Exactly the lines from the one containing "As made visible" through the end of the data below are to be reproduced, and nothing besides them.

(Collected data entries)
## start

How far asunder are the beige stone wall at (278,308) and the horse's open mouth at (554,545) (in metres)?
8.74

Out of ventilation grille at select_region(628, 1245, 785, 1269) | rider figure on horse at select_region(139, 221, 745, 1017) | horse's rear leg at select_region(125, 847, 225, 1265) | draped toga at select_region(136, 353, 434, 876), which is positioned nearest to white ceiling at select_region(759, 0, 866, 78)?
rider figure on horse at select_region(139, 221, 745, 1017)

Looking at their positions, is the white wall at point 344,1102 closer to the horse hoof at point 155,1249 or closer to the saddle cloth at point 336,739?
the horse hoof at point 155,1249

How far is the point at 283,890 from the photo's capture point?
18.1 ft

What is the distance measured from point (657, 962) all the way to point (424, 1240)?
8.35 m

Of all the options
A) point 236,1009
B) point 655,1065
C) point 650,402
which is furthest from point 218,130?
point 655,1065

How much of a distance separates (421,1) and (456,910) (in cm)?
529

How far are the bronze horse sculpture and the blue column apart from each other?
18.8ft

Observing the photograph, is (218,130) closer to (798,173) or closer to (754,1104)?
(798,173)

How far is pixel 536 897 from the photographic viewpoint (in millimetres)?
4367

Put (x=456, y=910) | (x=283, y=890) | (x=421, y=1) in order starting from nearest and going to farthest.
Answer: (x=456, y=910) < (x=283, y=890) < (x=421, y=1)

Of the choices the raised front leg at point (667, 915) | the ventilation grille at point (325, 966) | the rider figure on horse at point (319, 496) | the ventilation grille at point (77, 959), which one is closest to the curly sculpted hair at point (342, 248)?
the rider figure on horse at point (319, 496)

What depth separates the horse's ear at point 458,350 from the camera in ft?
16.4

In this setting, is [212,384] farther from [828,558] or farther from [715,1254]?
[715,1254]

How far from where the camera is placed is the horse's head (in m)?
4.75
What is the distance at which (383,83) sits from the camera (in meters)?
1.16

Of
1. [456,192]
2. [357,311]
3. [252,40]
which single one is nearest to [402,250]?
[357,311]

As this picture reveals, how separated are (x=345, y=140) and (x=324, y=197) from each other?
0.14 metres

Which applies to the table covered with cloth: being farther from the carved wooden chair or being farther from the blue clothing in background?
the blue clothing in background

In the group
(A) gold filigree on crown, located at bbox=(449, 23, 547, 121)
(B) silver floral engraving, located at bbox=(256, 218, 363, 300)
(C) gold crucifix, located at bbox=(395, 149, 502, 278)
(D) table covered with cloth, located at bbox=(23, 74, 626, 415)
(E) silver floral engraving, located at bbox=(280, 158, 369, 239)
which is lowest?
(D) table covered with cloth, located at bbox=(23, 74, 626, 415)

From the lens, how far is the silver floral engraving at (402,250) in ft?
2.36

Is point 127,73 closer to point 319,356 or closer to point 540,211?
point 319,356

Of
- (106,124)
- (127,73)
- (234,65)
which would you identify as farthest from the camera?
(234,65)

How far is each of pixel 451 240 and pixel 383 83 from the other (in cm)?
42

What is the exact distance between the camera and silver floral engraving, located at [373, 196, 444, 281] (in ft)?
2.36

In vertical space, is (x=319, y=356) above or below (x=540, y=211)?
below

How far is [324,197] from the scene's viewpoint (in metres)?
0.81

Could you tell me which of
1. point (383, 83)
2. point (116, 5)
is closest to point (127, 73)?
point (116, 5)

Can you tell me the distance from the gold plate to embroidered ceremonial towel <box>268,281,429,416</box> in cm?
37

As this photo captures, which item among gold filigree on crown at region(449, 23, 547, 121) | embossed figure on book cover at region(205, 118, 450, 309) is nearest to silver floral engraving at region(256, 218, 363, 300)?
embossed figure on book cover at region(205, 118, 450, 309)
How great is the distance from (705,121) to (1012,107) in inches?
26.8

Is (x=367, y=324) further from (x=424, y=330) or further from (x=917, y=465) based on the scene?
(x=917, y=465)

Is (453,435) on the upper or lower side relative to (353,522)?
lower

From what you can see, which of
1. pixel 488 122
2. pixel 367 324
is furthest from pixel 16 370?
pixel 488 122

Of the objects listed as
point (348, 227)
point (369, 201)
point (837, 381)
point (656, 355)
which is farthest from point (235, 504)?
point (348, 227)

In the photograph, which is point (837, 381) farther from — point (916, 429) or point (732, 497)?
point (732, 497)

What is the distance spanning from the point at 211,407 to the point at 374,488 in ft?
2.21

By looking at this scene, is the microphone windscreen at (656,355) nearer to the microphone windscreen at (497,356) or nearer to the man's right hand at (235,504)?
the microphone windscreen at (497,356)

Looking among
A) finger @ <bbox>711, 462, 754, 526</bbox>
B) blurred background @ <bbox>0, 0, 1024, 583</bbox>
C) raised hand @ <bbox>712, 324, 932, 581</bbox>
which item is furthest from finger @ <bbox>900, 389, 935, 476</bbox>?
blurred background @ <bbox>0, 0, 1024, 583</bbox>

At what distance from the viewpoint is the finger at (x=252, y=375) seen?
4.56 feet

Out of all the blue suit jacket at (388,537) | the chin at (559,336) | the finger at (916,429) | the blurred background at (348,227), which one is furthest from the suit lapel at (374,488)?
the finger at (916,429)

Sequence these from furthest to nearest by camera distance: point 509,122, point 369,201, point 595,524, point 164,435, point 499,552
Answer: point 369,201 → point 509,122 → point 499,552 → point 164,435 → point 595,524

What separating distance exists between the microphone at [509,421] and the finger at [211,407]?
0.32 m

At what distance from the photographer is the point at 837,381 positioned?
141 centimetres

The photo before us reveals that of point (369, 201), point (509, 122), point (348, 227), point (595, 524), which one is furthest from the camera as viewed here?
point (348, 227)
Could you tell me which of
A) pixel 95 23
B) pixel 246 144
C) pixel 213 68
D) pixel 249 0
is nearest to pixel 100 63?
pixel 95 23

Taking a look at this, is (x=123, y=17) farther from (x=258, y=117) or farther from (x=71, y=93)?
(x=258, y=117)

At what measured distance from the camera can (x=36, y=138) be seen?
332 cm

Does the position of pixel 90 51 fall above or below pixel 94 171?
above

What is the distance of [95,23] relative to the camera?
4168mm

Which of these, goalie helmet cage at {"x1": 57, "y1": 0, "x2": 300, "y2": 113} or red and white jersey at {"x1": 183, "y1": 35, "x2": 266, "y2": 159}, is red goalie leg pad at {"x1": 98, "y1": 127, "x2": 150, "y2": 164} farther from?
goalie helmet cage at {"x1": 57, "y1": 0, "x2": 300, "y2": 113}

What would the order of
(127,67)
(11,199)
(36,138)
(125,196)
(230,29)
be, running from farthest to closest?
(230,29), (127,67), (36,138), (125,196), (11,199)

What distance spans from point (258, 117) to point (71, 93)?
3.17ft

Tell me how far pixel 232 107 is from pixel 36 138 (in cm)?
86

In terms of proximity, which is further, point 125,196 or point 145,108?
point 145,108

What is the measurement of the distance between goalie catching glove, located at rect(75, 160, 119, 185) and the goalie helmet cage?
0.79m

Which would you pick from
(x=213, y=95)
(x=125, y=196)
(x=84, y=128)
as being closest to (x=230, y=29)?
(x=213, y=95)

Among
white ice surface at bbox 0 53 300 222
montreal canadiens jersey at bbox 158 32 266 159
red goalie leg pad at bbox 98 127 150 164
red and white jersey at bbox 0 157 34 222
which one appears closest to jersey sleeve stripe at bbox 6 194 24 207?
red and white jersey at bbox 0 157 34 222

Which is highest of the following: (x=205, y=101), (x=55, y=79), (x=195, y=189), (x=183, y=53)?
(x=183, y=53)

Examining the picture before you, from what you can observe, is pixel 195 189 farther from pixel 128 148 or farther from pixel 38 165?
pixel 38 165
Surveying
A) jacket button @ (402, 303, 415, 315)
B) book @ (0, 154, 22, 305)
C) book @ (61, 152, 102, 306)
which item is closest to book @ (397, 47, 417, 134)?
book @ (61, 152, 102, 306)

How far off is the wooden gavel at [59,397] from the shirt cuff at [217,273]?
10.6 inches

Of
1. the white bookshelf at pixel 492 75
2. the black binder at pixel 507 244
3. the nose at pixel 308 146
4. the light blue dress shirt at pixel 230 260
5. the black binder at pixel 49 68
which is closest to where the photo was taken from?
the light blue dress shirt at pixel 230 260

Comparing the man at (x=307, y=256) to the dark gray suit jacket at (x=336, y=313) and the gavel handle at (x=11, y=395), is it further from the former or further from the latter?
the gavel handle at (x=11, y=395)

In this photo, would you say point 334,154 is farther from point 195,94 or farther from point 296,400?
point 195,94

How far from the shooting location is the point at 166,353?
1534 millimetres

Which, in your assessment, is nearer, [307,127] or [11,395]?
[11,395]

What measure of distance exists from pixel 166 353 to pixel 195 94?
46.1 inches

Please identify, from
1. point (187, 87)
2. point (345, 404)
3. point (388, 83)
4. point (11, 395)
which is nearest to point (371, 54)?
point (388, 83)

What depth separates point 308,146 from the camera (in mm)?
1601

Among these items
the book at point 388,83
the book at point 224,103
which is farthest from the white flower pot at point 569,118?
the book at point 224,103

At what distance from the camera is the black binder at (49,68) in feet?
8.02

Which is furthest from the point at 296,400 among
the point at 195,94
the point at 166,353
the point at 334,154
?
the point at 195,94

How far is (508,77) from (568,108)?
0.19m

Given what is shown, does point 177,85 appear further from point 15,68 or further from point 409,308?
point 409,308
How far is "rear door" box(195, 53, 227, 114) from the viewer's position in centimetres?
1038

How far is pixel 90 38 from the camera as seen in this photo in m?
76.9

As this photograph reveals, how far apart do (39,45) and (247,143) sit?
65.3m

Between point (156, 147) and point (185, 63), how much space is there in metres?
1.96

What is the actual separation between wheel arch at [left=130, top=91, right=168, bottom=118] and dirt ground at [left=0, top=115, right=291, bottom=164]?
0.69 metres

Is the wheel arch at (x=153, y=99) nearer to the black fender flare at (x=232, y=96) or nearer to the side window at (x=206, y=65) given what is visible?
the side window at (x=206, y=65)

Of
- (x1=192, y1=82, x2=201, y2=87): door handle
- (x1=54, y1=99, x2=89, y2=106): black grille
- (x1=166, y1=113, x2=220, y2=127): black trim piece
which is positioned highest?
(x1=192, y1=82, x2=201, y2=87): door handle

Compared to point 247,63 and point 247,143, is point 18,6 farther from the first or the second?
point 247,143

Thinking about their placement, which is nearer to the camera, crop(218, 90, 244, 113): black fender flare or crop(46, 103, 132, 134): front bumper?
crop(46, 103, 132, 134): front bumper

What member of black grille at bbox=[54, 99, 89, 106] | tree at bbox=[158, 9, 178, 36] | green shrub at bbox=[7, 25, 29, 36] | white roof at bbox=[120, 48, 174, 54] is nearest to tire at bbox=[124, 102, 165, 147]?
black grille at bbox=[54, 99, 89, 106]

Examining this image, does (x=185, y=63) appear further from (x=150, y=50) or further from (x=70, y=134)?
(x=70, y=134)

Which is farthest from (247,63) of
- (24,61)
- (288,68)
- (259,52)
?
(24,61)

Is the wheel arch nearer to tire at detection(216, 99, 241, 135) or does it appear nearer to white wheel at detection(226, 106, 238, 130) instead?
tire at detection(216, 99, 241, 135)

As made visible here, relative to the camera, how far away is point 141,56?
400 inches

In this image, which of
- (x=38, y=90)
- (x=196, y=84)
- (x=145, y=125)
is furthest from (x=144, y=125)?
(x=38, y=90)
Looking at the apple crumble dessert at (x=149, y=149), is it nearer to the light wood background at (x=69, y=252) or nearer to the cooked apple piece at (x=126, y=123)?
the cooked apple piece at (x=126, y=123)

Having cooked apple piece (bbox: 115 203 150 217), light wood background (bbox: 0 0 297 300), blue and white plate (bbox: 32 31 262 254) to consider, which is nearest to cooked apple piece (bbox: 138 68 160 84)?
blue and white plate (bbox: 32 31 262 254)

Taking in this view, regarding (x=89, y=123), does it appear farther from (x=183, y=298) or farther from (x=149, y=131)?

## end

## CORRECT RESPONSE
As made visible here, relative to the camera, how far away is point 141,56?
400 inches

In this image, which of
- (x=38, y=90)
- (x=196, y=84)
- (x=145, y=125)
is furthest from (x=144, y=125)?
(x=38, y=90)
Looking at the apple crumble dessert at (x=149, y=149), is it nearer to the light wood background at (x=69, y=252) or nearer to the cooked apple piece at (x=126, y=123)?
the cooked apple piece at (x=126, y=123)

Having cooked apple piece (bbox: 115 203 150 217), light wood background (bbox: 0 0 297 300), blue and white plate (bbox: 32 31 262 254) to consider, which is nearest to cooked apple piece (bbox: 138 68 160 84)?
blue and white plate (bbox: 32 31 262 254)

Taking in this view, regarding (x=89, y=123), does it appear farther from (x=183, y=298) or farther from (x=149, y=131)?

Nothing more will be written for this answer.